Protein fractions were subjected to SDS-13.5% PAGE followed by Western blot analysis with a monoclonal anti-green fluorescent protein (GFP) antibody for GFP detection or polyclonal anti-hemagglutinin (HA) antibody for HA detection. The enhanced chemiluminescence-conjugated secondary antibodies were goat anti-mouse immunoglobulin G to detect anti-GFP antibody and rabbit anti-mouse immunoglobulin G to detect anti-HA antibody. Secondary antibodies were detected by using ECL Super Signal (Pierce Biochemicals). Densitometry was performed on an alpha photo imager. The concentration of GFP-Rho GTPase in lysates was determined by coanalysis with authentic GFP (BAbCO). The total GFP-Rho GTPase in a cell lysate was calculated, divided by the number of transfected cells, and expressed in nanograms of Rho GTPase/106 CHO cells.
RESULTS
Expression of the Rho GAP domain of ExoS in CHO cells.

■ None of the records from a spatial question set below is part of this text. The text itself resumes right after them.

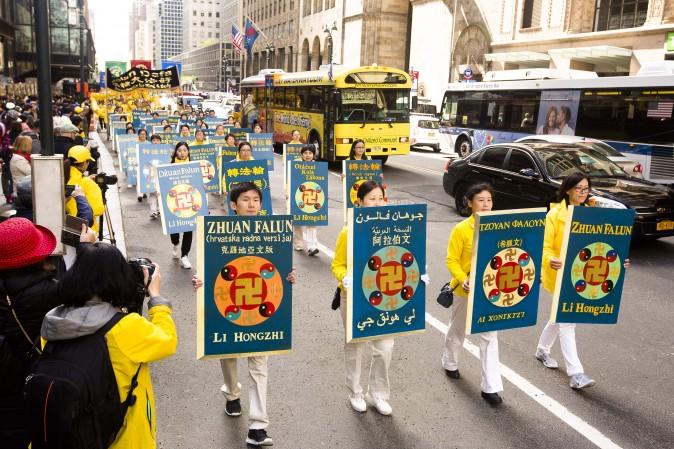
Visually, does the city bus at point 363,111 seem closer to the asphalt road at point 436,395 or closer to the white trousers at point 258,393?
the asphalt road at point 436,395

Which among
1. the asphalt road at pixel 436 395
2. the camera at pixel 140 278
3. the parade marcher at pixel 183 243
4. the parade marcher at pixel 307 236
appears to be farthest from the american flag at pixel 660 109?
the camera at pixel 140 278

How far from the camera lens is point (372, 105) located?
20516 mm

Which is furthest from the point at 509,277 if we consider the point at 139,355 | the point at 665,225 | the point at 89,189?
the point at 665,225

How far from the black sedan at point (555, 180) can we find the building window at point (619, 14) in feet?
67.8

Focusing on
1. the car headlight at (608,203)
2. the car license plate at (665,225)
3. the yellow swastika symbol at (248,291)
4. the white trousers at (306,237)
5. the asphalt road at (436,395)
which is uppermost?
the car headlight at (608,203)

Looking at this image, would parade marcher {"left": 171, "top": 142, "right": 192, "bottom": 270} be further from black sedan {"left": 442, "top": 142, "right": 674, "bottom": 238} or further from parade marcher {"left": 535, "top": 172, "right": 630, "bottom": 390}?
parade marcher {"left": 535, "top": 172, "right": 630, "bottom": 390}

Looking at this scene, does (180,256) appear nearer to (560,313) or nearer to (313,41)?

While the N terminus of ExoS (residues 1 to 234) is a Rho GAP for Rho, Rac, and Cdc42 in vitro, the in vivo targets of this Rho GAP have not been determined. The in vivo modulations of Rho GTPases were analyzed following transient transfection of CHO cells with pExoS(1-234). This system was chosen to eliminate the complication of interpreting the effect of Rho GAP activity during a bacterial infection. Since ExoS is cytotoxic to cultured cells, the GAP domain was analyzed in these studies. Transfection of the GAP domain elicits a similar reorganization of the actin cytoskeleton as observed upon delivery of the GAP domain during an infection by P. aeruginosa (26), which supported the use of this delivery system. Transfection conditions were established to express the Rho GAP domain of ExoS [pExoS(1-234)] at levels comparable to expression during a bacterial infection (25). The modulations of Rho GTPases by ExoS delivered by P. aeruginosa were also examined to address issues pertaining to the physiological delivery of the toxin.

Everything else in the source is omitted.